◆ Description of the task ◆
Every record must be restated exactly as written.

Saved data entries:
# # # # # # #

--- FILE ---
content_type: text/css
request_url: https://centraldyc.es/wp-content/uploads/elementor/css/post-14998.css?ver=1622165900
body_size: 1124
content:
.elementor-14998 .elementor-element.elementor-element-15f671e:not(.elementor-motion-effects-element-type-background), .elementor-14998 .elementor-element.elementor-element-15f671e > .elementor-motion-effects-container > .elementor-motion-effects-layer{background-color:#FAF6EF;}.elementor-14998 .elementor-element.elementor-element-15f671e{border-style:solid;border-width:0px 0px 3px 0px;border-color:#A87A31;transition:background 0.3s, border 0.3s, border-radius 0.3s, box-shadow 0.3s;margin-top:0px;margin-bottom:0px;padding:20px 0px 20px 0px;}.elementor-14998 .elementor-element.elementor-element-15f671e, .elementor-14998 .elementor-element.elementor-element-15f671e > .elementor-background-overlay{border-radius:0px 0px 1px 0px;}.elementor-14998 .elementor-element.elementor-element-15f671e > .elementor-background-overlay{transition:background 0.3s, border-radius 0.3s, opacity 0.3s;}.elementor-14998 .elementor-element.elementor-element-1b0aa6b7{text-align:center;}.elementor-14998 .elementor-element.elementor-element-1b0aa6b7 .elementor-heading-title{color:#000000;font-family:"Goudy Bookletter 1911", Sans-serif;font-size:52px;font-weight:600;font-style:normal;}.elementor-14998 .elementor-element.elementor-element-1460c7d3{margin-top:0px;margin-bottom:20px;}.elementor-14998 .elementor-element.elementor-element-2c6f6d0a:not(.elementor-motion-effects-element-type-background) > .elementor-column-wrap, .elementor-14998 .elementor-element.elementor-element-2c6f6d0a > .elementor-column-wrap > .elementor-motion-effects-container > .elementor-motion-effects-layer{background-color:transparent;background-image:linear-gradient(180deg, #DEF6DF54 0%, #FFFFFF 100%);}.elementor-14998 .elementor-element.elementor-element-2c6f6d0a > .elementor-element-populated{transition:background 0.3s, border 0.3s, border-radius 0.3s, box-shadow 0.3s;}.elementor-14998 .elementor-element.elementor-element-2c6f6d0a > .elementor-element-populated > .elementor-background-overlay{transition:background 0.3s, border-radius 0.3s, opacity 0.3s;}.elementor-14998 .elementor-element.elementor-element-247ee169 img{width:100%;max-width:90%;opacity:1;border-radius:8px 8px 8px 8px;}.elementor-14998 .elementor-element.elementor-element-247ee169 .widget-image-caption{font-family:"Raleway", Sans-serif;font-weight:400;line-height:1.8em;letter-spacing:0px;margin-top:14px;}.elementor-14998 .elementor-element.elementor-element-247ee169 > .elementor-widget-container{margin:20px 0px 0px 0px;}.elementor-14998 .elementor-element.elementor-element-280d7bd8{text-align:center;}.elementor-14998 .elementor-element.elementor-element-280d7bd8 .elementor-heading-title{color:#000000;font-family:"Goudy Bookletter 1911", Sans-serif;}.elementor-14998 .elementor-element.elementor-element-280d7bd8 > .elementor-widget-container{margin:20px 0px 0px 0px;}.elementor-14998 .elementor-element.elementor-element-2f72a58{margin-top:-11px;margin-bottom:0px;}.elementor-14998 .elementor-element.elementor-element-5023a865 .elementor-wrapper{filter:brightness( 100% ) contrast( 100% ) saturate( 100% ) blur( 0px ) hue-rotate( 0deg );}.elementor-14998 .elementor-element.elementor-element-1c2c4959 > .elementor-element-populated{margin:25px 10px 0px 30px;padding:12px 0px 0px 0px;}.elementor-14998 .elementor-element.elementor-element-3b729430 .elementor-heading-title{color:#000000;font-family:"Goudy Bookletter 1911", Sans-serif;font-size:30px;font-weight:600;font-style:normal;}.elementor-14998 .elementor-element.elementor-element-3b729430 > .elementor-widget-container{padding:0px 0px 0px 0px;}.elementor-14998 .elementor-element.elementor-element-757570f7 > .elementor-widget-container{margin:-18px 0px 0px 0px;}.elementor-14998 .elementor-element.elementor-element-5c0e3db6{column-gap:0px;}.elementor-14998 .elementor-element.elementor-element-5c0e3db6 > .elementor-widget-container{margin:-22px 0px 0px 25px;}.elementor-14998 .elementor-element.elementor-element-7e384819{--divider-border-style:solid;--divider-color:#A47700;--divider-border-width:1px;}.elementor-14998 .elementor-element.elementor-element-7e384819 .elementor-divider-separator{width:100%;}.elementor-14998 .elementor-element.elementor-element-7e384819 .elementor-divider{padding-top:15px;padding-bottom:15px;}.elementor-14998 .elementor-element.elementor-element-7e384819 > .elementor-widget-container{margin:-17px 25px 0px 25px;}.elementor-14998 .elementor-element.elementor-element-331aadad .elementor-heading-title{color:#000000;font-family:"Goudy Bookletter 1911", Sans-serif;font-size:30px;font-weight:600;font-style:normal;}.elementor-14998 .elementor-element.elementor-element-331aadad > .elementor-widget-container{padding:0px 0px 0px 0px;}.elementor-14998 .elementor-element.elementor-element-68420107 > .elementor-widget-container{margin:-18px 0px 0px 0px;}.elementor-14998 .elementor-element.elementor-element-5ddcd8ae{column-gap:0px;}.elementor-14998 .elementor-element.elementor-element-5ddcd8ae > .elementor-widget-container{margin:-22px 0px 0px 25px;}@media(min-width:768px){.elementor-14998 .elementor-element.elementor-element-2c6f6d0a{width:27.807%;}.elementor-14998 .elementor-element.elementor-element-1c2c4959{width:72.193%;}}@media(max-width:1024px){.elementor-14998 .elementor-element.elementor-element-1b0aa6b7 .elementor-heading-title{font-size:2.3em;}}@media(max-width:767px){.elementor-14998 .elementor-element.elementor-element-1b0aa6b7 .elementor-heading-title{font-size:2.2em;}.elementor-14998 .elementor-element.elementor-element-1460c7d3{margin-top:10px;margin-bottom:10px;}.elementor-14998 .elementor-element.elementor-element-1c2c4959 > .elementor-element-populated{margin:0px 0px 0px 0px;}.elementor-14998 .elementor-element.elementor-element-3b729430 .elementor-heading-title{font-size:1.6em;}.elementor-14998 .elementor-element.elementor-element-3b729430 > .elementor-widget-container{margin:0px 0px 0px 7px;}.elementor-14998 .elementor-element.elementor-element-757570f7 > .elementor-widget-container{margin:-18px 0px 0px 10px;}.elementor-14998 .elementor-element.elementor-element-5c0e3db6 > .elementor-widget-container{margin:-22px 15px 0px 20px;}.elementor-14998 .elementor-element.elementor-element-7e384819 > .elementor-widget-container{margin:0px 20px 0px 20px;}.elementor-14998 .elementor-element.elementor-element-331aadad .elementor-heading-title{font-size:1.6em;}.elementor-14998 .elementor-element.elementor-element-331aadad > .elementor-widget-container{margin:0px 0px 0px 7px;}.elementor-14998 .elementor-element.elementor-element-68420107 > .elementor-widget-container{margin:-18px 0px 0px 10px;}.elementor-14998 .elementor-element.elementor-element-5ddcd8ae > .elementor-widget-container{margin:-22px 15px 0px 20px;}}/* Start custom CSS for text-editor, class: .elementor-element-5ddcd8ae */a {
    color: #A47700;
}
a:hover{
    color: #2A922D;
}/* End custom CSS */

# # # # # # #

◆ Answer for the task ◆
--- FILE ---
content_type: text/css
request_url: https://centraldyc.es/wp-content/uploads/elementor/css/post-14998.css?ver=1622165900
body_size: 1124
content:
.elementor-14998 .elementor-element.elementor-element-15f671e:not(.elementor-motion-effects-element-type-background), .elementor-14998 .elementor-element.elementor-element-15f671e > .elementor-motion-effects-container > .elementor-motion-effects-layer{background-color:#FAF6EF;}.elementor-14998 .elementor-element.elementor-element-15f671e{border-style:solid;border-width:0px 0px 3px 0px;border-color:#A87A31;transition:background 0.3s, border 0.3s, border-radius 0.3s, box-shadow 0.3s;margin-top:0px;margin-bottom:0px;padding:20px 0px 20px 0px;}.elementor-14998 .elementor-element.elementor-element-15f671e, .elementor-14998 .elementor-element.elementor-element-15f671e > .elementor-background-overlay{border-radius:0px 0px 1px 0px;}.elementor-14998 .elementor-element.elementor-element-15f671e > .elementor-background-overlay{transition:background 0.3s, border-radius 0.3s, opacity 0.3s;}.elementor-14998 .elementor-element.elementor-element-1b0aa6b7{text-align:center;}.elementor-14998 .elementor-element.elementor-element-1b0aa6b7 .elementor-heading-title{color:#000000;font-family:"Goudy Bookletter 1911", Sans-serif;font-size:52px;font-weight:600;font-style:normal;}.elementor-14998 .elementor-element.elementor-element-1460c7d3{margin-top:0px;margin-bottom:20px;}.elementor-14998 .elementor-element.elementor-element-2c6f6d0a:not(.elementor-motion-effects-element-type-background) > .elementor-column-wrap, .elementor-14998 .elementor-element.elementor-element-2c6f6d0a > .elementor-column-wrap > .elementor-motion-effects-container > .elementor-motion-effects-layer{background-color:transparent;background-image:linear-gradient(180deg, #DEF6DF54 0%, #FFFFFF 100%);}.elementor-14998 .elementor-element.elementor-element-2c6f6d0a > .elementor-element-populated{transition:background 0.3s, border 0.3s, border-radius 0.3s, box-shadow 0.3s;}.elementor-14998 .elementor-element.elementor-element-2c6f6d0a > .elementor-element-populated > .elementor-background-overlay{transition:background 0.3s, border-radius 0.3s, opacity 0.3s;}.elementor-14998 .elementor-element.elementor-element-247ee169 img{width:100%;max-width:90%;opacity:1;border-radius:8px 8px 8px 8px;}.elementor-14998 .elementor-element.elementor-element-247ee169 .widget-image-caption{font-family:"Raleway", Sans-serif;font-weight:400;line-height:1.8em;letter-spacing:0px;margin-top:14px;}.elementor-14998 .elementor-element.elementor-element-247ee169 > .elementor-widget-container{margin:20px 0px 0px 0px;}.elementor-14998 .elementor-element.elementor-element-280d7bd8{text-align:center;}.elementor-14998 .elementor-element.elementor-element-280d7bd8 .elementor-heading-title{color:#000000;font-family:"Goudy Bookletter 1911", Sans-serif;}.elementor-14998 .elementor-element.elementor-element-280d7bd8 > .elementor-widget-container{margin:20px 0px 0px 0px;}.elementor-14998 .elementor-element.elementor-element-2f72a58{margin-top:-11px;margin-bottom:0px;}.elementor-14998 .elementor-element.elementor-element-5023a865 .elementor-wrapper{filter:brightness( 100% ) contrast( 100% ) saturate( 100% ) blur( 0px ) hue-rotate( 0deg );}.elementor-14998 .elementor-element.elementor-element-1c2c4959 > .elementor-element-populated{margin:25px 10px 0px 30px;padding:12px 0px 0px 0px;}.elementor-14998 .elementor-element.elementor-element-3b729430 .elementor-heading-title{color:#000000;font-family:"Goudy Bookletter 1911", Sans-serif;font-size:30px;font-weight:600;font-style:normal;}.elementor-14998 .elementor-element.elementor-element-3b729430 > .elementor-widget-container{padding:0px 0px 0px 0px;}.elementor-14998 .elementor-element.elementor-element-757570f7 > .elementor-widget-container{margin:-18px 0px 0px 0px;}.elementor-14998 .elementor-element.elementor-element-5c0e3db6{column-gap:0px;}.elementor-14998 .elementor-element.elementor-element-5c0e3db6 > .elementor-widget-container{margin:-22px 0px 0px 25px;}.elementor-14998 .elementor-element.elementor-element-7e384819{--divider-border-style:solid;--divider-color:#A47700;--divider-border-width:1px;}.elementor-14998 .elementor-element.elementor-element-7e384819 .elementor-divider-separator{width:100%;}.elementor-14998 .elementor-element.elementor-element-7e384819 .elementor-divider{padding-top:15px;padding-bottom:15px;}.elementor-14998 .elementor-element.elementor-element-7e384819 > .elementor-widget-container{margin:-17px 25px 0px 25px;}.elementor-14998 .elementor-element.elementor-element-331aadad .elementor-heading-title{color:#000000;font-family:"Goudy Bookletter 1911", Sans-serif;font-size:30px;font-weight:600;font-style:normal;}.elementor-14998 .elementor-element.elementor-element-331aadad > .elementor-widget-container{padding:0px 0px 0px 0px;}.elementor-14998 .elementor-element.elementor-element-68420107 > .elementor-widget-container{margin:-18px 0px 0px 0px;}.elementor-14998 .elementor-element.elementor-element-5ddcd8ae{column-gap:0px;}.elementor-14998 .elementor-element.elementor-element-5ddcd8ae > .elementor-widget-container{margin:-22px 0px 0px 25px;}@media(min-width:768px){.elementor-14998 .elementor-element.elementor-element-2c6f6d0a{width:27.807%;}.elementor-14998 .elementor-element.elementor-element-1c2c4959{width:72.193%;}}@media(max-width:1024px){.elementor-14998 .elementor-element.elementor-element-1b0aa6b7 .elementor-heading-title{font-size:2.3em;}}@media(max-width:767px){.elementor-14998 .elementor-element.elementor-element-1b0aa6b7 .elementor-heading-title{font-size:2.2em;}.elementor-14998 .elementor-element.elementor-element-1460c7d3{margin-top:10px;margin-bottom:10px;}.elementor-14998 .elementor-element.elementor-element-1c2c4959 > .elementor-element-populated{margin:0px 0px 0px 0px;}.elementor-14998 .elementor-element.elementor-element-3b729430 .elementor-heading-title{font-size:1.6em;}.elementor-14998 .elementor-element.elementor-element-3b729430 > .elementor-widget-container{margin:0px 0px 0px 7px;}.elementor-14998 .elementor-element.elementor-element-757570f7 > .elementor-widget-container{margin:-18px 0px 0px 10px;}.elementor-14998 .elementor-element.elementor-element-5c0e3db6 > .elementor-widget-container{margin:-22px 15px 0px 20px;}.elementor-14998 .elementor-element.elementor-element-7e384819 > .elementor-widget-container{margin:0px 20px 0px 20px;}.elementor-14998 .elementor-element.elementor-element-331aadad .elementor-heading-title{font-size:1.6em;}.elementor-14998 .elementor-element.elementor-element-331aadad > .elementor-widget-container{margin:0px 0px 0px 7px;}.elementor-14998 .elementor-element.elementor-element-68420107 > .elementor-widget-container{margin:-18px 0px 0px 10px;}.elementor-14998 .elementor-element.elementor-element-5ddcd8ae > .elementor-widget-container{margin:-22px 15px 0px 20px;}}/* Start custom CSS for text-editor, class: .elementor-element-5ddcd8ae */a {
    color: #A47700;
}
a:hover{
    color: #2A922D;
}/* End custom CSS */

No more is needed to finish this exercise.